Find a function \(f\) that satisfies the conditions. $$ f^{\prime \prime}(x)=x^{-3 / 2}, \quad f^{\prime}(1)=2, \quad f(9)=-4 $$

Short answer

The function that satisfies the provided conditions and its second derivative is \(f(x) = 4x^{1/2} + 2x - 22\).

Step-by-step solution

First Integration

Start by computing the first integral of \(f^{\prime \prime}(x)=x^{-3 / 2}\). The antiderivative of \(x^{-3 / 2}\) is \(-2x^{-1/2}\), so we have \(f^{\prime}(x) = -2x^{-1/2} + C\), where \(C\) is the constant of integration.

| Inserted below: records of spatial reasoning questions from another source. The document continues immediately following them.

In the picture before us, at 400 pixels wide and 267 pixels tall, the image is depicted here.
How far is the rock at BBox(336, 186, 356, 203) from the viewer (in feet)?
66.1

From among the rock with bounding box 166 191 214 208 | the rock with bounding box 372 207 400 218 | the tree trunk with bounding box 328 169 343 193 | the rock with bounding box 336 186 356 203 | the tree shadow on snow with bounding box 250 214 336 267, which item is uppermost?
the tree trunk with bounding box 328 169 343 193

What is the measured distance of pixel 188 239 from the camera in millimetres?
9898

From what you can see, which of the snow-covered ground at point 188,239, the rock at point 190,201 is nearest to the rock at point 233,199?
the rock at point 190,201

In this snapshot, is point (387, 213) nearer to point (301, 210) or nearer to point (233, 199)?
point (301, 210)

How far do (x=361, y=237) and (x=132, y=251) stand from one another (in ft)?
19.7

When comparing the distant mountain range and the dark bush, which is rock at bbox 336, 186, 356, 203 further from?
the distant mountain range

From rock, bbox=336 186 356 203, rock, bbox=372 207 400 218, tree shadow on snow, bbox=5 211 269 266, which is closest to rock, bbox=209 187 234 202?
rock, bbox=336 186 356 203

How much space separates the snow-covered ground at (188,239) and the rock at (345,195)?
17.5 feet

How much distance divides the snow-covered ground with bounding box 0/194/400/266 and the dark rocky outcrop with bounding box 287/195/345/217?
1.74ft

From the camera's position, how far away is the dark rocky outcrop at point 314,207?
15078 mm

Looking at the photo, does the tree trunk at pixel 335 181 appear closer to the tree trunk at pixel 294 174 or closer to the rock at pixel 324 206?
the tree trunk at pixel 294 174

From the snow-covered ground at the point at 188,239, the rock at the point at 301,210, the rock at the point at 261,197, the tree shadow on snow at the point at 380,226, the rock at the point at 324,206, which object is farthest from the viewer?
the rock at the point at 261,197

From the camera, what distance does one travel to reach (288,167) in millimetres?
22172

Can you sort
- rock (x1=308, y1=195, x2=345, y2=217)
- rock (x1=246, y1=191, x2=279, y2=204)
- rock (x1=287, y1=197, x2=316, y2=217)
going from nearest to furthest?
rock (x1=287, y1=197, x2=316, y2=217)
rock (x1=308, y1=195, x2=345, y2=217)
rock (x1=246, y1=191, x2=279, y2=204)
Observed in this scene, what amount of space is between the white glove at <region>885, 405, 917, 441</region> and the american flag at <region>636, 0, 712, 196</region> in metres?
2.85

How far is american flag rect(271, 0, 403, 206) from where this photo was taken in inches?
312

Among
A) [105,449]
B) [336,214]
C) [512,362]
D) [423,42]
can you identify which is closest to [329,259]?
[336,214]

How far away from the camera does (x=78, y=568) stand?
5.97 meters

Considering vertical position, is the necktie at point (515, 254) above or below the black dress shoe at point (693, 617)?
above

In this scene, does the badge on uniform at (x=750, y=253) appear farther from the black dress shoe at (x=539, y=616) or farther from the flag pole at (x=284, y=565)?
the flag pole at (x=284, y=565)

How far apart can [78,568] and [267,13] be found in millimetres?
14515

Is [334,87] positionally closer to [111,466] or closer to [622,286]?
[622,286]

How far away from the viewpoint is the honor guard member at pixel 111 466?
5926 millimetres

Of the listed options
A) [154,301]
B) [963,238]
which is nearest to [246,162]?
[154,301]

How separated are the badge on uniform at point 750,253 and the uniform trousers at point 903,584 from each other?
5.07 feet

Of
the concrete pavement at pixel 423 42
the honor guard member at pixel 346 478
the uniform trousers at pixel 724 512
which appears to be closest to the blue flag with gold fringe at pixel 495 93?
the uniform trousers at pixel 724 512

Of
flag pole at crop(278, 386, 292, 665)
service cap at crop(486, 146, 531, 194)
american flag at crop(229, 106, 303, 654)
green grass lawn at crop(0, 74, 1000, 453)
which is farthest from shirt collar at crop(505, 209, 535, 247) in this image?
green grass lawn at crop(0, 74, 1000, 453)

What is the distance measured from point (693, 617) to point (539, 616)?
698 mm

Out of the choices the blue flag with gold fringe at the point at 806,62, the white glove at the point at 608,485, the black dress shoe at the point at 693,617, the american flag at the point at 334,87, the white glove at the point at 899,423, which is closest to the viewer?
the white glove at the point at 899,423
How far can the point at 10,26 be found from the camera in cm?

Calculating the Constant in Step 1

To calculate the constant \(C\), use the given condition \(f^{\prime}(1) = 2\). When we set \(x = 1\) in \(f^{\prime}(x) = -2x^{-1/2} + C\), we get \(C = 2\). Therefore, the first derivative of \(f\) is \(f^{\prime}(x) = -2x^{-1/2} + 2\).

Second Integration

Next, compute the second integral using the derivative \(f^{\prime}(x) = -2x^{-1/2} + 2\). The antiderivative of \(-2x^{-1/2}\) is \(4x^{1/2}\) and of \(2\) is \(2x\). Therefore, we get \(f(x) = 4x^{1/2} + 2x + D\), where \(D\) is another constant of integration.

Calculating the Constant in Step 3

To calculate the constant \(D\), use the given condition \(f(9) = -4\). Setting \(x = 9\) in \(f(x) = 4x^{1/2} + 2x + D\), we get \(D = -22\).